Air cargo accounts for not even 1 percent of the total global food supply chain but these perishable goods along with flowers constitute 17 percent of the total air freight. When Covid-19 struck the entire global supply chain, it was air cargo that stepped in fulfil the demand created by panic buying and lockdowns. Now it seems like air cargo will continue this momentum in the coming months of peak season.
The Nobel Peace Prize of 2020 went to the World Food Programme (WFP) “for its efforts to prevent the use of hunger as a weapon of war and conflict,” as it reasoned. In a world where a peace prize goes for the distribution of food, points to the fact that they are not the luxury of the market but the very need for the peaceful coexistence of human beings. Still, according to the Food and Agriculture Organisation (FAO), the global volume of food wastage is estimated at 1.6 billion tonnes, and it lists temperature excursions and bad handling as along top reasons for this.
Perishable logistics market
According to the United States Department of Agriculture (USDA) “perishable foods are those likely to spoil, decay or become unsafe to consume if not kept refrigerated at 40 F° (4.4 °C) or below, or frozen at 0 F° (-17.8 °C) or below.”
As per an article published in Science Magazine last year, only 0.16 percent of the total food miles come from air travel while ocean moves 58.97 percent, road carry 30.97 percent and rail carry 9.9 percent.

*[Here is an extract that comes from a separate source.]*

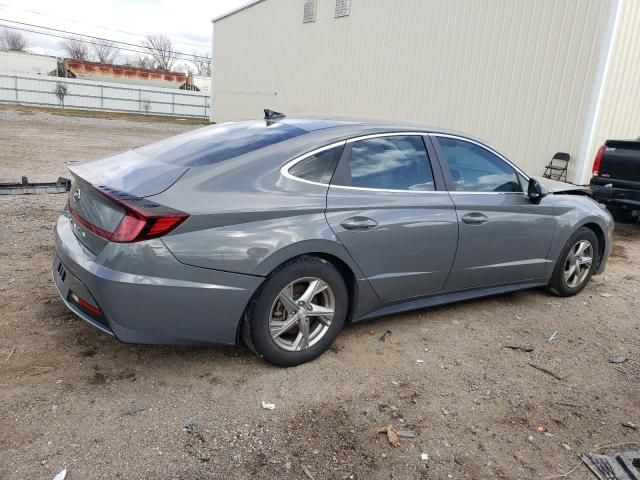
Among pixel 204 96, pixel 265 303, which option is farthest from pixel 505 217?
pixel 204 96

However, the perishable market is an essential vertical in the airfreight industry and accounts for roughly 17 percent of the total global air cargo.

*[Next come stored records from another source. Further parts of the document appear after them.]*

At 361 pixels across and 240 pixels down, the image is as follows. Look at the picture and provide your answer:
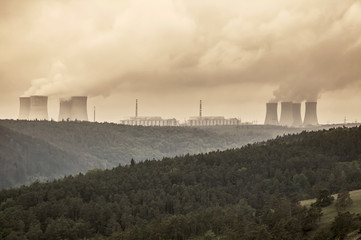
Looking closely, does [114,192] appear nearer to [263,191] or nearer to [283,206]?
[263,191]

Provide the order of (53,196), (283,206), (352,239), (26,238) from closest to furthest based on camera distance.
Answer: (352,239), (283,206), (26,238), (53,196)

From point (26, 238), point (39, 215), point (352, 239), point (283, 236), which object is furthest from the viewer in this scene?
point (39, 215)

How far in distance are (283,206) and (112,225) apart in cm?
4122

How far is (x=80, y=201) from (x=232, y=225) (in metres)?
54.0

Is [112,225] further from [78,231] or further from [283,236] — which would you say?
[283,236]

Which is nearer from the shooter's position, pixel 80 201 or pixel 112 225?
pixel 112 225

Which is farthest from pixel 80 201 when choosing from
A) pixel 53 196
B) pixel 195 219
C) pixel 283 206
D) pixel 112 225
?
pixel 283 206

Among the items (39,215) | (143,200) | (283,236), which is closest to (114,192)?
(143,200)

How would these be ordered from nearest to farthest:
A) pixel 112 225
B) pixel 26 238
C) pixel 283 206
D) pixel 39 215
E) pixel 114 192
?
pixel 283 206 → pixel 26 238 → pixel 112 225 → pixel 39 215 → pixel 114 192

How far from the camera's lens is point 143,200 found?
186500mm

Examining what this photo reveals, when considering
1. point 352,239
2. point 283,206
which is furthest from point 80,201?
point 352,239

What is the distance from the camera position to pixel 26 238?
497 feet

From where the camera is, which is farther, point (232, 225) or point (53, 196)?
point (53, 196)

Moving perishable commodities like fruits, vegetables, dairy, frozen, fish, meat, seafood and even flowers is one of the complex riddles in the logistics industry as many of these commodities require temperature-controlled environment, shorter transit time due to tight shelf life and less competitiveness compared to other commodities. On one side the market has to move perishables as fast they can from the origin to the target destination on the other it also has to think about freight rates.